# Bear and cougar with hounds



## skylax17 (Aug 26, 2012)

I am looking to do a bear and cougar hunt with hounds. Most of the outfitters/ guides charge around 4k for a couple days of hunting. I was wondering if there was anyone out there with hounds who I could pay 300-500 per day to help me take these animals?
Taylor


----------



## SkullDesigns (Jul 13, 2010)

problem is, if they are not licensed guides they can not take money for taking you out, not even a dollar for gas.


----------



## Kevin D (Sep 15, 2007)

SkullDesigns said:


> problem is, if they are not licensed guides they can not take money for taking you out, not even a dollar for gas.


Actually, an unlicensed guide can accept up to $100 for a hunt......which is still a loser, particularly for a houndsman with an empty gas tank a pack of dogs to feed.

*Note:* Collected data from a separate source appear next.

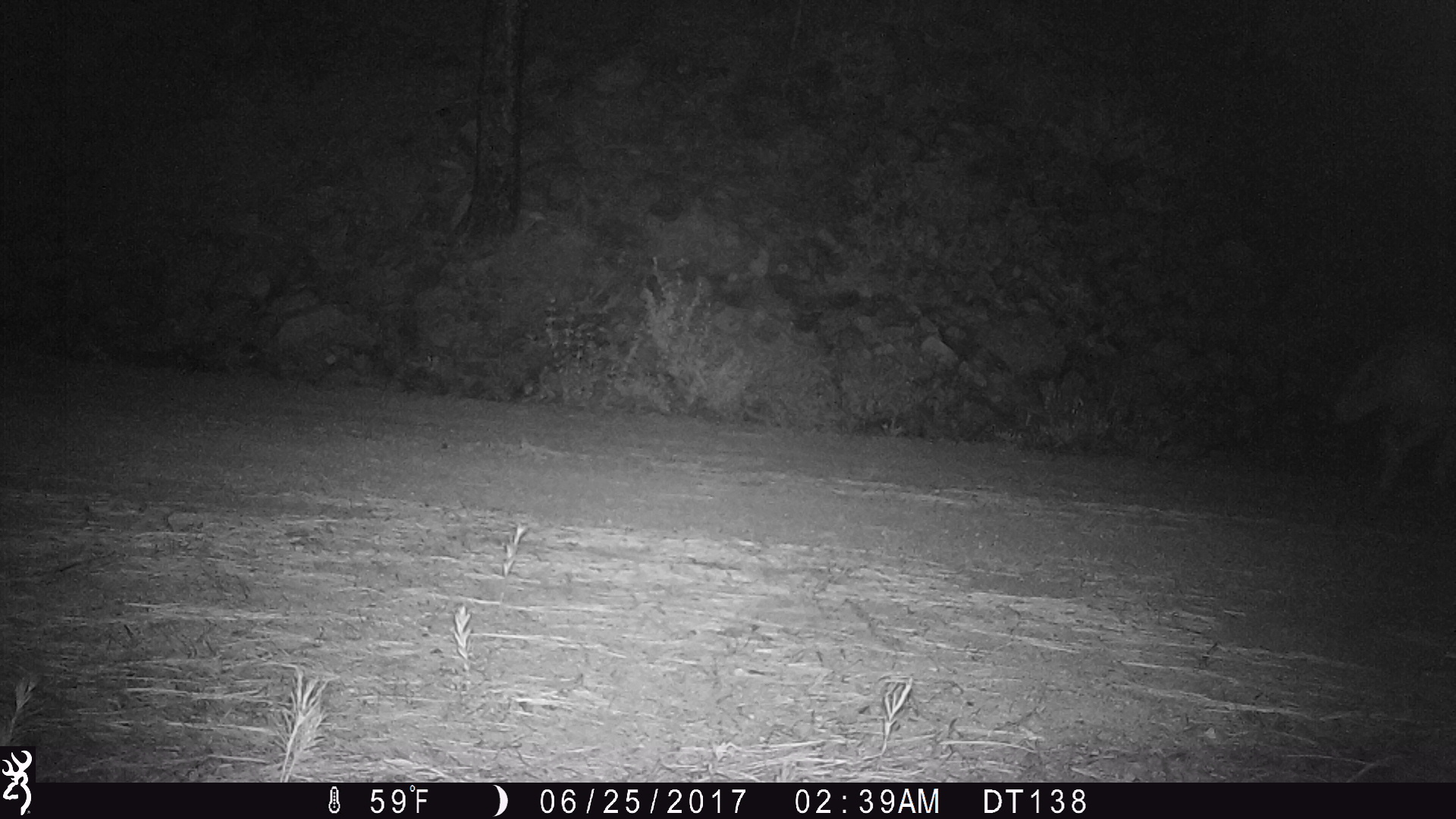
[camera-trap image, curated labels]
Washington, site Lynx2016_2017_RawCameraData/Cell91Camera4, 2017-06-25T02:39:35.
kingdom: Animalia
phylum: Chordata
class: Mammalia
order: Carnivora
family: Canidae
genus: Canis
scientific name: Canis latrans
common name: coyote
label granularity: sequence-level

So, you can either ask some benevolent houndsman to personally subsidize your hunt, illegally pay an unlicensed guide under the table, or pay the licensed guide his fee.


----------



## goonsquad (Sep 15, 2010)

Is that on any land or just public lands? 
You could do what the fly guys do, pay for a mentoring session... learn how to use hounds while hunting...


----------



## goofy elk (Dec 16, 2007)

Not going to find anyone that is not legaly licenesed, and with special use permits
for underabout 4k...........................

And this law is being watched HARD !!!

Unlicenesed "guides" are getting busted.------ it's some serious chit!


----------



## Kevin D (Sep 15, 2007)

goonsquad said:


> Is that on any land or just public lands?
> You could do what the fly guys do, pay for a mentoring session... learn how to use hounds while hunting...


You can try to selling that to a judge, but I wouldn't want to risk losing my hunting privileges for a year or longer on him or her buying it.

You don't need to be licensed to guide on private property, but the nature of hound hunting is that you are not in control on where the race ultimately ends up.....the dogs and game decide that, and neither recognize property boundaries. So unless you're talking major CWMU sized properties, you're unlikely to consistently confine a bear or lion race to a single property. And of course with hunting a major CWMU sized property, you're once again approaching the 4k range for guide and trespass fees.


----------